Hi Lucas,

Lucas wrote on Sat, May 09, 2020 at 06:18:50PM +0000:

> I experimented with cert FP pinning in the past, too. tls_peer_cert_hash
> is probably what you're looking for. Found it looking at
> /usr/include/tls.h. Then tried to find it referenced in other manpages,
> oolong$ man -k Xr=tls_peer_cert_hash 
> nc(1) - arbitrary TCP and UDP connections and listens
> That's far from ideal IMO,

While -k Xr= is occasionally useful, you should be aware that it does
a substring search, so it only finds manual pages that explicitly
reference tls_peer_cert_hash(3), but not manual pages that reference
the same page under the more usual name tls_conn_version(3) or under
other names like tls_peer_cert_notafter(3).

For example, as tedu@ pointed out:

   $ man -k Xr=tls_conn_version | sed 's/,.*//'

It would be theoretically possible to do this:

 * When searching for "Xr", treat that as a special case as follows:
 * First search for all pages having the Xr expression in their name
   rather than in an Xr macro.
 * Build a list of names from that, possibly including multiple names
   even when only a single page exists.
 * Search for Xr macros containing each of the names in turn
   and show all matching pages.

Then again, it would be quite ugly to implement that.  Doing such a
multi-step search also wouldn't be fast but might take quite some time.

Data
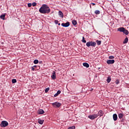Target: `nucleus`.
I'll list each match as a JSON object with an SVG mask.
<instances>
[{
	"instance_id": "f257e3e1",
	"label": "nucleus",
	"mask_w": 129,
	"mask_h": 129,
	"mask_svg": "<svg viewBox=\"0 0 129 129\" xmlns=\"http://www.w3.org/2000/svg\"><path fill=\"white\" fill-rule=\"evenodd\" d=\"M39 12L41 14H50L51 9H50V8L48 6V5L43 4L39 9Z\"/></svg>"
},
{
	"instance_id": "f03ea898",
	"label": "nucleus",
	"mask_w": 129,
	"mask_h": 129,
	"mask_svg": "<svg viewBox=\"0 0 129 129\" xmlns=\"http://www.w3.org/2000/svg\"><path fill=\"white\" fill-rule=\"evenodd\" d=\"M86 46L87 47H90V46H92V47H95V46H96V42L93 41L88 42L86 43Z\"/></svg>"
},
{
	"instance_id": "7ed1b4c3",
	"label": "nucleus",
	"mask_w": 129,
	"mask_h": 129,
	"mask_svg": "<svg viewBox=\"0 0 129 129\" xmlns=\"http://www.w3.org/2000/svg\"><path fill=\"white\" fill-rule=\"evenodd\" d=\"M0 125L1 127H6V126H8V125H9V122L7 121H2Z\"/></svg>"
},
{
	"instance_id": "20e7f679",
	"label": "nucleus",
	"mask_w": 129,
	"mask_h": 129,
	"mask_svg": "<svg viewBox=\"0 0 129 129\" xmlns=\"http://www.w3.org/2000/svg\"><path fill=\"white\" fill-rule=\"evenodd\" d=\"M52 106H53V107H55V108H59V106L62 105V104H61V103H59V102H55L54 103H52Z\"/></svg>"
},
{
	"instance_id": "39448f33",
	"label": "nucleus",
	"mask_w": 129,
	"mask_h": 129,
	"mask_svg": "<svg viewBox=\"0 0 129 129\" xmlns=\"http://www.w3.org/2000/svg\"><path fill=\"white\" fill-rule=\"evenodd\" d=\"M98 116V115L97 114H93L92 115H90L88 116V118H90V119H95Z\"/></svg>"
},
{
	"instance_id": "423d86ee",
	"label": "nucleus",
	"mask_w": 129,
	"mask_h": 129,
	"mask_svg": "<svg viewBox=\"0 0 129 129\" xmlns=\"http://www.w3.org/2000/svg\"><path fill=\"white\" fill-rule=\"evenodd\" d=\"M61 26L62 27H64L65 28H67V27H69V26H70V23L68 22L66 23H61Z\"/></svg>"
},
{
	"instance_id": "0eeeda50",
	"label": "nucleus",
	"mask_w": 129,
	"mask_h": 129,
	"mask_svg": "<svg viewBox=\"0 0 129 129\" xmlns=\"http://www.w3.org/2000/svg\"><path fill=\"white\" fill-rule=\"evenodd\" d=\"M97 115H98V116H100V117L103 116V111H102L101 110H99V112H98Z\"/></svg>"
},
{
	"instance_id": "6e6552de",
	"label": "nucleus",
	"mask_w": 129,
	"mask_h": 129,
	"mask_svg": "<svg viewBox=\"0 0 129 129\" xmlns=\"http://www.w3.org/2000/svg\"><path fill=\"white\" fill-rule=\"evenodd\" d=\"M37 113L38 114H44V113H45V111H44V110L43 109H38Z\"/></svg>"
},
{
	"instance_id": "1a4fd4ad",
	"label": "nucleus",
	"mask_w": 129,
	"mask_h": 129,
	"mask_svg": "<svg viewBox=\"0 0 129 129\" xmlns=\"http://www.w3.org/2000/svg\"><path fill=\"white\" fill-rule=\"evenodd\" d=\"M114 63V59H109L107 60V64H113Z\"/></svg>"
},
{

Written request
Can you extract the part of the email on searching manual pages between "Lucas wrote on" and "names like tls_peer_cert_notafter(3).", inclusive, copying it word for word?

Response to the exercise
Lucas wrote on Sat, May 09, 2020 at 06:18:50PM +0000:

> I experimented with cert FP pinning in the past, too. tls_peer_cert_hash
> is probably what you're looking for. Found it looking at
> /usr/include/tls.h. Then tried to find it referenced in other manpages,
> oolong$ man -k Xr=tls_peer_cert_hash 
> nc(1) - arbitrary TCP and UDP connections and listens
> That's far from ideal IMO,

While -k Xr= is occasionally useful, you should be aware that it does
a substring search, so it only finds manual pages that explicitly
reference tls_peer_cert_hash(3), but not manual pages that reference
the same page under the more usual name tls_conn_version(3) or under
other names like tls_peer_cert_notafter(3).